My youngest brother, Hayes, was diagnosed with a heart defect when he was born two years ago. His heart defect was called Transposition of the Greater Artery, or TGA.
I found out on June 19, the day Hayes was born. The morning of, my mom and stepdad left very early, about 5 a.m., to go to the hospital to get ready for the C-section. Later on that day, after Hayes was born, my grandmother had just put my younger brother, Barrett, to sleep. My Aunt Emily, who was also staying with us, offered to stay at the house with Barrett and my other brother Greyson while Mimi and I went to the hospital to meet Hayes. This was going to be my first time seeing Hayes. Oh, I was so excited! When we finally arrived at the hospital and got into my mom’s room, Hayes was not in the room as he was taken out and having his vitals checked. My mom and I spent the next ten minutes discussing what it will be like back at home, where she will now have four kids. We agreed that things were going to be interesting!
After what had felt like eternity, the nurse finally came back, only without Hayes. I remember Mimi and I being asked to leave the room, and when we were allowed back in I was asked to step out.

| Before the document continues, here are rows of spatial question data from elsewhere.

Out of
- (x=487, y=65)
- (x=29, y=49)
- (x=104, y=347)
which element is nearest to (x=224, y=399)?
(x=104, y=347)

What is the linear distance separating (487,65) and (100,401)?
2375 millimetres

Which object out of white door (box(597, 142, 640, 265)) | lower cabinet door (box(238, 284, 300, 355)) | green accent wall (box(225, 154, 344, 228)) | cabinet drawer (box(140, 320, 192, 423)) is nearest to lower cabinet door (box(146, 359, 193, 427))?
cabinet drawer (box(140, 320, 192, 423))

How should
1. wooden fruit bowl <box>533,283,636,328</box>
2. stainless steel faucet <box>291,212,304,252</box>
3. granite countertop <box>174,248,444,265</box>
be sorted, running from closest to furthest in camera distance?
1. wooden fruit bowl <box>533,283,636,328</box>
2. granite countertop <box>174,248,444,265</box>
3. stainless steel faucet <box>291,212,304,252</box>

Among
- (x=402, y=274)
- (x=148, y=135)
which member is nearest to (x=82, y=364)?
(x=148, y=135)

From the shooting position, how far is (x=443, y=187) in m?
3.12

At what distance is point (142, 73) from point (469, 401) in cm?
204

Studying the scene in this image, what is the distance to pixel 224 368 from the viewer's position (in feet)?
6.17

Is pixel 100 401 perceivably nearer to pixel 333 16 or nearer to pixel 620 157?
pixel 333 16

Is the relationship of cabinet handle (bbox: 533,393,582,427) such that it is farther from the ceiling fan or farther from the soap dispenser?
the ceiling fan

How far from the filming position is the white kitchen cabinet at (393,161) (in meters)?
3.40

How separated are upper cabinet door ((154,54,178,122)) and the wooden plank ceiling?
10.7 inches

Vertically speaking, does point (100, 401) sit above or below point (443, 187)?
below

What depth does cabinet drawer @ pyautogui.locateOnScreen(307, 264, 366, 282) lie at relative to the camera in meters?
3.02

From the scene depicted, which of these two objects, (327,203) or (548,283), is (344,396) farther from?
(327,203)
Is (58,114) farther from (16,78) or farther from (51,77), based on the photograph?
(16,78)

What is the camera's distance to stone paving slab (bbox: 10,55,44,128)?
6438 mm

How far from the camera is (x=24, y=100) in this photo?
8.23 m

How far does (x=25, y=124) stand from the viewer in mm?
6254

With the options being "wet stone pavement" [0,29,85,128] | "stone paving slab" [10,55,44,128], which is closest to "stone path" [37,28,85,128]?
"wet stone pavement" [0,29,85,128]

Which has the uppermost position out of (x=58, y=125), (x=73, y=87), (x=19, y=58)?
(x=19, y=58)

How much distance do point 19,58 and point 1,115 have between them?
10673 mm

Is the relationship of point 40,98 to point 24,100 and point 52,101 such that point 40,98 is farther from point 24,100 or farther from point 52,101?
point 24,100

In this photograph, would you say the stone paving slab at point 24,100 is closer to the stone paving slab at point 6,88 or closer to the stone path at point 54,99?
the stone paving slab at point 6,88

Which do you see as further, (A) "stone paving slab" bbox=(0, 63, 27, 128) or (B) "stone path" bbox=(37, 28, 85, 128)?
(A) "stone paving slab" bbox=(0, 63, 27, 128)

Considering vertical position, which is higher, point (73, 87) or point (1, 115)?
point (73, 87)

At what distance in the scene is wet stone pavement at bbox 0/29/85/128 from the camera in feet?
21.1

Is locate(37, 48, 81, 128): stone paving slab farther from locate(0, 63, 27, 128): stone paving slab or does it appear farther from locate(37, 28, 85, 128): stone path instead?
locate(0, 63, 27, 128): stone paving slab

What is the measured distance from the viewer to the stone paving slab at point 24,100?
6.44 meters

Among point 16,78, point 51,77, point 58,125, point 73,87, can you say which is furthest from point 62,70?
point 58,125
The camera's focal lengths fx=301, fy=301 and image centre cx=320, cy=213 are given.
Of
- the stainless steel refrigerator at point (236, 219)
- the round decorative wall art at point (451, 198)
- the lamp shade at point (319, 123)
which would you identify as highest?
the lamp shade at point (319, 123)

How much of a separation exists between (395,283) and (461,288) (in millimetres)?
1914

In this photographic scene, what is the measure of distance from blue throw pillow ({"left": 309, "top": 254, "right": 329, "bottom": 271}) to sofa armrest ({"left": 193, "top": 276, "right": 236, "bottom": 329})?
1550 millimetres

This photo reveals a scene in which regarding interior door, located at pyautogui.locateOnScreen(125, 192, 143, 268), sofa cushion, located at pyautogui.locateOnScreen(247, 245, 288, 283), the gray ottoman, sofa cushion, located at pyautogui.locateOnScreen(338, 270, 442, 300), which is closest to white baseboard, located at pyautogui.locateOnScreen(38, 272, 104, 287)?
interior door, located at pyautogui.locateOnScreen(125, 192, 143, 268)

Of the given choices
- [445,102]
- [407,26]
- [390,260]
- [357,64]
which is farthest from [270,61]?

When Mimi came out of the room, all I recall her saying was “let’s head home.” I didn't know what was happening, but I was scared.
I later found out that Hayes had TGA, and that he was taken to Texas Children’s Hospital by the amazing Kangaroo Crew. He spent about two days in the NICU, a total of about a week and half in the CVICU and had open heart surgery at seven days old. His surgery was performed by Dr. Fraser, whom I will never be able to thank enough. While my parents were at Texas Children’s with Hayes for two weeks, my Aunt Emily went home and it was just Mimi and me with both little boys, Barrett and Greyson. It was hard to be home and not really know what was happening with my new brother. I got to talk to my mom and she sent me pictures of Hayes in the hospital, but I didn't get to see him again until I came to the hospital the day before his surgery. Me, my brothers and grandmother took turns visiting with Hayes. They told us what to expect when we saw him, but all of the tubes and wires were still a very frightening thing to see all over my sweet new baby brother.
The Ronald McDonald House was also a very important part of this journey that I will never forget. With the Ronald McDonald House, my parents never had to worry about a place to stay and all of the people there were amazingly kind and just all around awesome. The Ronald McDonald House was also helpful because whenever we came to visit my parents and Hayes, we always hung out in the family room on the 17th floor.
Hayes’ diagnosis most definitely impacted me. I heard all of these stories and I always thought that it could never happen to me. I will always be thankful for Texas Children’s, and will never forget how they saved my baby brother's life.